The presence of ongoing spontaneous or background discharge may also chronically bias release mechanisms (Hermann et al., 2007
; Wang et al., 2010
). Even relatively low afferent rates, such as 10–20 Hz, which is well within the rate of the spontaneous activity rates of auditory nerve fibers (in mouse Taberner and Liberman, 2005
), can lead to a modest depression of release (Wang et al., 2010
). It is also likely that the longer-term history of activity in an afferent may engage slowly varying homeostatic mechanisms that regulate how transmitter is released. In the context of the auditory system, sensory deprivation or hearing loss might be expected to influence the transfer of information, as might the introduction of artificial stimulus patterns by cochlear implants. Such changes in presynaptic function are presaged by demonstrations of the plasticity of endbulb morphology in cats and mice with congenital hearing loss (Lee et al., 2003
; Ryugo et al., 1997
). As discussed below, hearing loss can alter synaptic efficacy and synaptic dynamics at auditory nerve synapses, although the details and overall consequences appear to depend on the etiology of the loss.

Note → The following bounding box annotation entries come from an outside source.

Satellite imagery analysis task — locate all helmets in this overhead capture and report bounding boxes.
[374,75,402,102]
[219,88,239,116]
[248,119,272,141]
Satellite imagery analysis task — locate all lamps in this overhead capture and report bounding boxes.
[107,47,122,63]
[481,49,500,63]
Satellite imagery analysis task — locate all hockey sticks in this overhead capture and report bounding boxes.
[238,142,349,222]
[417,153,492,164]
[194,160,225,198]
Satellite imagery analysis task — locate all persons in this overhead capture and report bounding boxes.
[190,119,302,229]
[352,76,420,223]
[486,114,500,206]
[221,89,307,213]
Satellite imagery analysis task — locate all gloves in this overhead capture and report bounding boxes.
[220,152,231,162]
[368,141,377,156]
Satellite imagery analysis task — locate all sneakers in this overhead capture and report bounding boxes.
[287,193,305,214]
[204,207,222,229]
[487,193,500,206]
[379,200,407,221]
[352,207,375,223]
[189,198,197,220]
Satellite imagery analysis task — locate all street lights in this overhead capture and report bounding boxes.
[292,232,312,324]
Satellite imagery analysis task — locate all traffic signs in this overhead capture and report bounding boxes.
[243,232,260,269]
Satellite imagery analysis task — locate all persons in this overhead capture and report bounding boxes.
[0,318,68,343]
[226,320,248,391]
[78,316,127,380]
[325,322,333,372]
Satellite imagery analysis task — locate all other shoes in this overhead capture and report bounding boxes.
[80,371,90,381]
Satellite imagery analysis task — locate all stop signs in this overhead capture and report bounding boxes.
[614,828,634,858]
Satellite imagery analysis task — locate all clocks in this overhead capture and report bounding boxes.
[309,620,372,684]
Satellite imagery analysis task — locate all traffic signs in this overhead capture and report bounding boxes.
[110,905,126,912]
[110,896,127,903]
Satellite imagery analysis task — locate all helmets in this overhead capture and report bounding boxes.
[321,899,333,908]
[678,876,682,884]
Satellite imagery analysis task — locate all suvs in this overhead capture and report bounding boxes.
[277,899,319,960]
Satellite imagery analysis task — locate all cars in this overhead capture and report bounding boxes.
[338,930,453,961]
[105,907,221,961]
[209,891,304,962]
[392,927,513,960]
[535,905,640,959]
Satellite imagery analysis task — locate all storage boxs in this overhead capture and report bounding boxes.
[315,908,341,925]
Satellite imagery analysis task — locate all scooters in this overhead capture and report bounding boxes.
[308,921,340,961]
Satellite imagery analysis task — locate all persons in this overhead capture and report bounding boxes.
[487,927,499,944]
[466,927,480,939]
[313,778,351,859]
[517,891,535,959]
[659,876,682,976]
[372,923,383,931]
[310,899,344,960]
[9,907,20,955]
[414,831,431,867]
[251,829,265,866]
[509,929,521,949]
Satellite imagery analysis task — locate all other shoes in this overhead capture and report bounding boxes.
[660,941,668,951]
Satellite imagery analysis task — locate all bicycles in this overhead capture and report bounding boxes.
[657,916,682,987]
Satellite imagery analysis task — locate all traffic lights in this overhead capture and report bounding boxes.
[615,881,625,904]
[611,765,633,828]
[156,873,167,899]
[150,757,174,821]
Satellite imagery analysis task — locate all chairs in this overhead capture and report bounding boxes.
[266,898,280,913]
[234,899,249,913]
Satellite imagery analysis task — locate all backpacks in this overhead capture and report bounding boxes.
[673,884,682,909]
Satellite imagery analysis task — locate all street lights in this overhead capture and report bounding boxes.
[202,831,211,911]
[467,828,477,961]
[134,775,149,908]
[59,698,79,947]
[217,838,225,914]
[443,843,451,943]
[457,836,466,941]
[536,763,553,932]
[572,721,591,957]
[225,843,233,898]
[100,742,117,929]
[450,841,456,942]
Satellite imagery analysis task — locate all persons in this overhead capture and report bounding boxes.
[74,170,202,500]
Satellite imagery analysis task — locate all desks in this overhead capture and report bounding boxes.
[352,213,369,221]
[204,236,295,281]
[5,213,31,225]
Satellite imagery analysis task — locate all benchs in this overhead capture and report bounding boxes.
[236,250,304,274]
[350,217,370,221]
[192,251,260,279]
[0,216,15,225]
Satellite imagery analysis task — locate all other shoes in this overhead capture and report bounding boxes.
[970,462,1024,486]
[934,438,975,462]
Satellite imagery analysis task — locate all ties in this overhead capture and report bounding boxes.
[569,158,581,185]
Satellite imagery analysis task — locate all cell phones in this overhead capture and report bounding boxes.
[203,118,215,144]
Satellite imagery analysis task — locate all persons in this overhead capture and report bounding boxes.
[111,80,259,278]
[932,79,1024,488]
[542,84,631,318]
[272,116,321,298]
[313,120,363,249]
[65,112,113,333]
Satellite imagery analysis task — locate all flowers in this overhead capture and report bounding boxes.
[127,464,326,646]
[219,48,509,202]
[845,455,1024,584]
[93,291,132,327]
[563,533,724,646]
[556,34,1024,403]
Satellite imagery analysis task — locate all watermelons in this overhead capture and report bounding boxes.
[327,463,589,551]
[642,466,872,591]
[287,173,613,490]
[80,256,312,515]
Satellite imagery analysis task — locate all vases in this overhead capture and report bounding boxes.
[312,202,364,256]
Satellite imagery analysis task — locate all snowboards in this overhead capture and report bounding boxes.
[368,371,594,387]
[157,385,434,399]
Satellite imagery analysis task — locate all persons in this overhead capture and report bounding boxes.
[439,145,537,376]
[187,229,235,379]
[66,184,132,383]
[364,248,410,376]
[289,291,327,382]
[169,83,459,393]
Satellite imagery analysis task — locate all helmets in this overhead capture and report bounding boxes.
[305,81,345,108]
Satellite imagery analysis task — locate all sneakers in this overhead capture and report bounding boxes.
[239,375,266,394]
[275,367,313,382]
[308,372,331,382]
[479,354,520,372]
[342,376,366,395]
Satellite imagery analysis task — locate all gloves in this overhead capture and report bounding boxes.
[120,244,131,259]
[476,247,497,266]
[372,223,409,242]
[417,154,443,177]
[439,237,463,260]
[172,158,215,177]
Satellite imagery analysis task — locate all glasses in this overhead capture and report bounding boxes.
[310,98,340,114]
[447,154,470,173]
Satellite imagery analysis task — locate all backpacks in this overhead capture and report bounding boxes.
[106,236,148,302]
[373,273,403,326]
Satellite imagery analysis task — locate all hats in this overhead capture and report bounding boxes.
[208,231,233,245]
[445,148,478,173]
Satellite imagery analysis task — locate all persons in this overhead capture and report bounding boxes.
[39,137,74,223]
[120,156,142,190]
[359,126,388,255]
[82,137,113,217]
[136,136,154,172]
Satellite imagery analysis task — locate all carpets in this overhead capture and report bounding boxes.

In this review, we will focus on short-term plasticity of auditory nerve synapses in the cochlear nucleus, and their potential modulation by hearing loss. Most of the review will focus on the endbulb synapse in the VCN in rodents, although we will also touch upon endbulbs from other model systems and other synapses in the cochlear nucleus whose release parameters might be affected by hearing loss.